#### Supplied entries ####

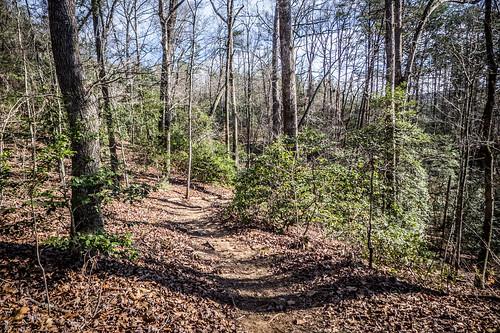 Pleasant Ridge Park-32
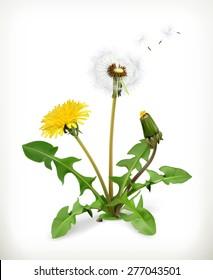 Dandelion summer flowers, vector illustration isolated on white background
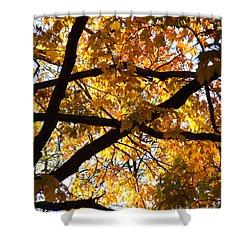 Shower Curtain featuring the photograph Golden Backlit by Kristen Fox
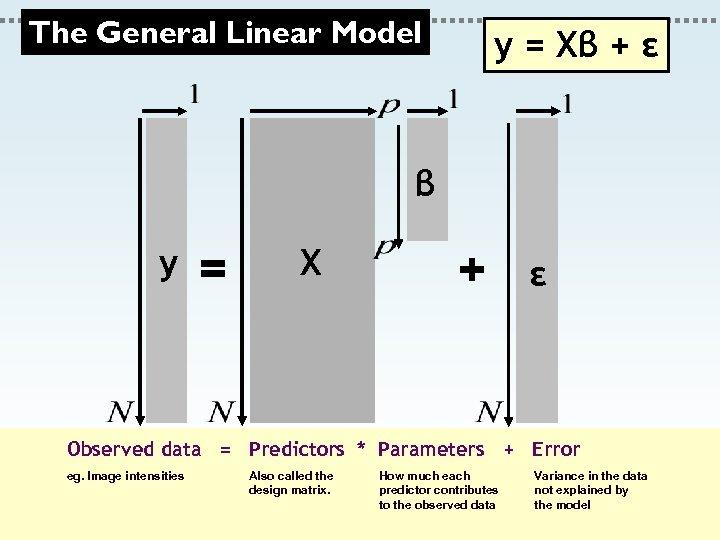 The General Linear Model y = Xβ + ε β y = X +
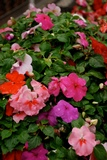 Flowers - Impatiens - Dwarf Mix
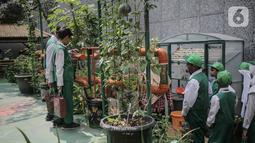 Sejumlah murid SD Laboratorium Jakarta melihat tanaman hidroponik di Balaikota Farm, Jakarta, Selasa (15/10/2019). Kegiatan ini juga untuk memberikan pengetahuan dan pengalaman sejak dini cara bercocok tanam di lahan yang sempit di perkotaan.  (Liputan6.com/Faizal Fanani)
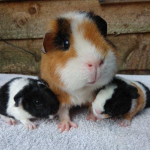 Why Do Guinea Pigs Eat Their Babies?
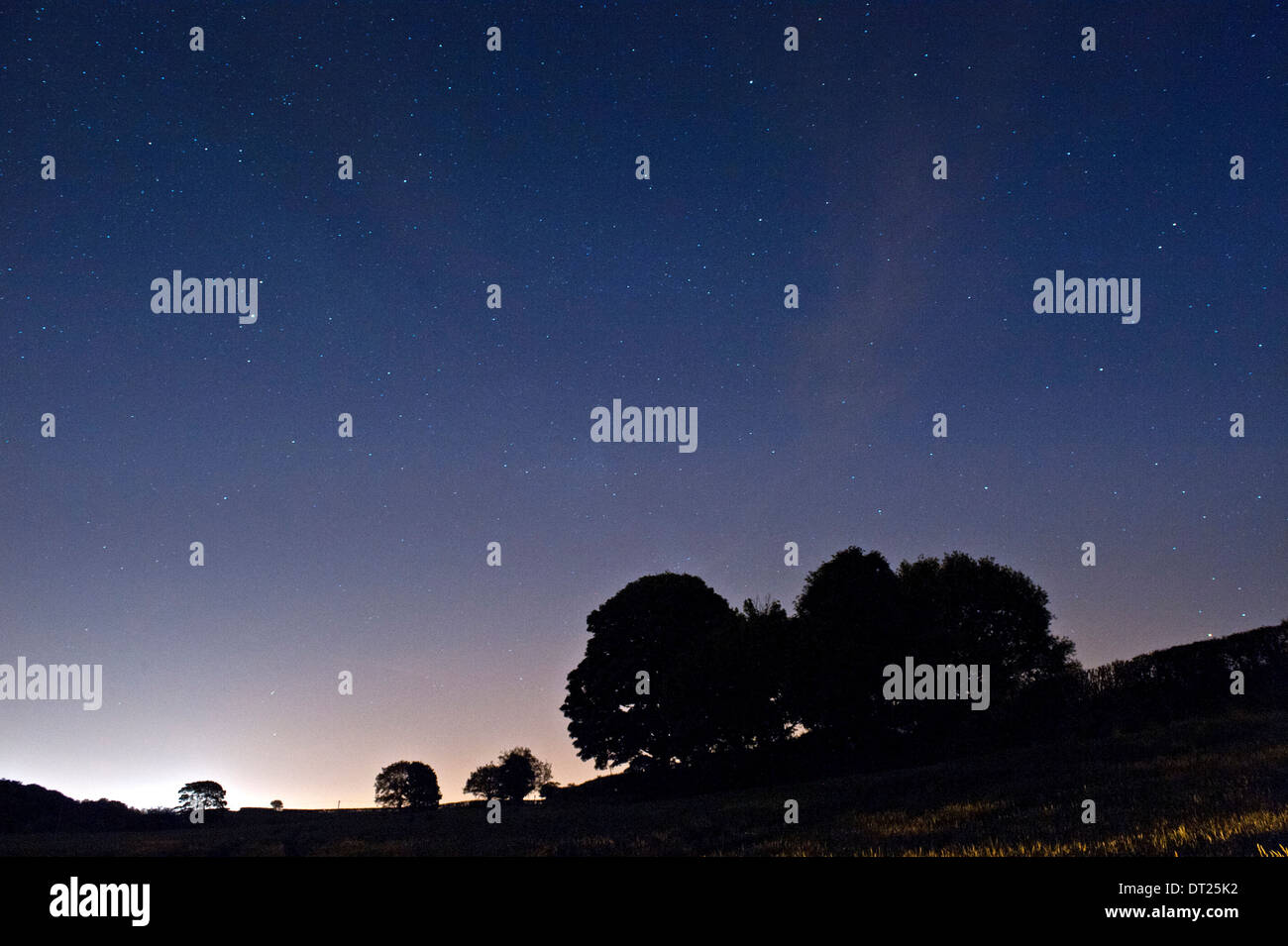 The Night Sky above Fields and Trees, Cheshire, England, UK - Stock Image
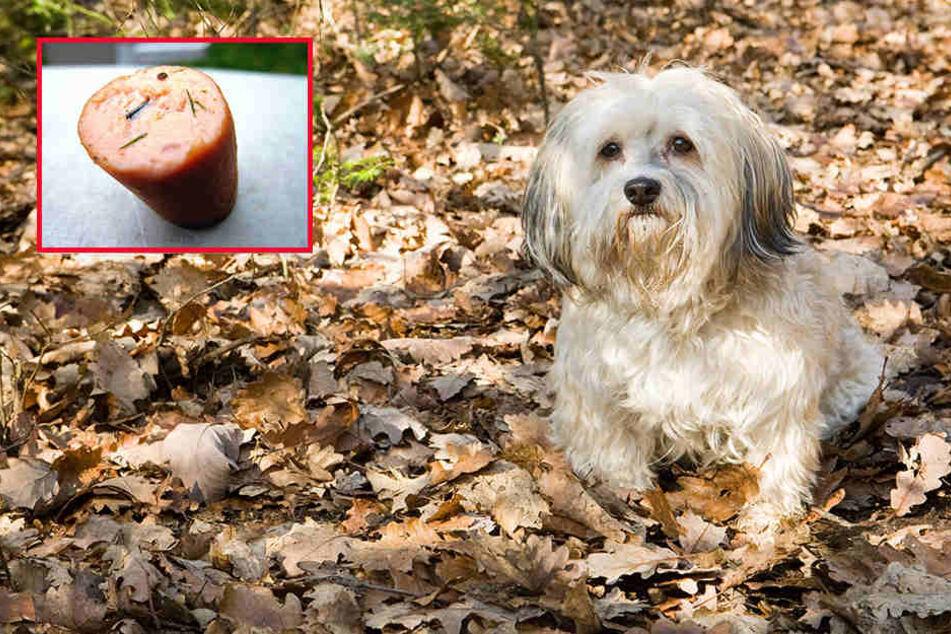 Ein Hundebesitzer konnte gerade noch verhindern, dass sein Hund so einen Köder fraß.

####
#### Supplied entries ####

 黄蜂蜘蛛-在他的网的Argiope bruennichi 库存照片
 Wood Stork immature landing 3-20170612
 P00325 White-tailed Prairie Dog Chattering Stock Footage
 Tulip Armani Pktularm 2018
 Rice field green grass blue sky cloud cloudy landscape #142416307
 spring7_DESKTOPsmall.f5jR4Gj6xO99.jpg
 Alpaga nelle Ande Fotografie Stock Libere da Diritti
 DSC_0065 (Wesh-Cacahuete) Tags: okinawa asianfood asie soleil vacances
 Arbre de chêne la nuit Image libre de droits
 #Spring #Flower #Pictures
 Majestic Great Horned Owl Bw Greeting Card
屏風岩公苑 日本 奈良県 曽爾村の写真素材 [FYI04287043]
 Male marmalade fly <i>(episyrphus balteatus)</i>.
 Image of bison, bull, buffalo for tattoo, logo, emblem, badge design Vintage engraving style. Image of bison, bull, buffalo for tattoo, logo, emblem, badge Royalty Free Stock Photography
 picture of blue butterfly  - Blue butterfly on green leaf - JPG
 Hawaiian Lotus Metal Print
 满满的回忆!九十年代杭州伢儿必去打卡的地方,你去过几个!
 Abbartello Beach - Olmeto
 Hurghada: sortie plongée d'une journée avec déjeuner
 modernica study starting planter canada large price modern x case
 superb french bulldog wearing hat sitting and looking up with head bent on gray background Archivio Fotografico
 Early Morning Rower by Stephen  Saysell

####

* Assigned task
Please give again the lines above between the line holding "DSC_0065 (Wesh-Cacahuete) Tags: okinawa" and the line holding "Early Morning Rower", inclusive, exactly as they are and with nothing added.

* Expected answer
 DSC_0065 (Wesh-Cacahuete) Tags: okinawa asianfood asie soleil vacances
 Arbre de chêne la nuit Image libre de droits
 #Spring #Flower #Pictures
 Majestic Great Horned Owl Bw Greeting Card
屏風岩公苑 日本 奈良県 曽爾村の写真素材 [FYI04287043]
 Male marmalade fly <i>(episyrphus balteatus)</i>.
 Image of bison, bull, buffalo for tattoo, logo, emblem, badge design Vintage engraving style. Image of bison, bull, buffalo for tattoo, logo, emblem, badge Royalty Free Stock Photography
 picture of blue butterfly  - Blue butterfly on green leaf - JPG
 Hawaiian Lotus Metal Print
 满满的回忆!九十年代杭州伢儿必去打卡的地方,你去过几个!
 Abbartello Beach - Olmeto
 Hurghada: sortie plongée d'une journée avec déjeuner
 modernica study starting planter canada large price modern x case
 superb french bulldog wearing hat sitting and looking up with head bent on gray background Archivio Fotografico
 Early Morning Rower by Stephen  Saysell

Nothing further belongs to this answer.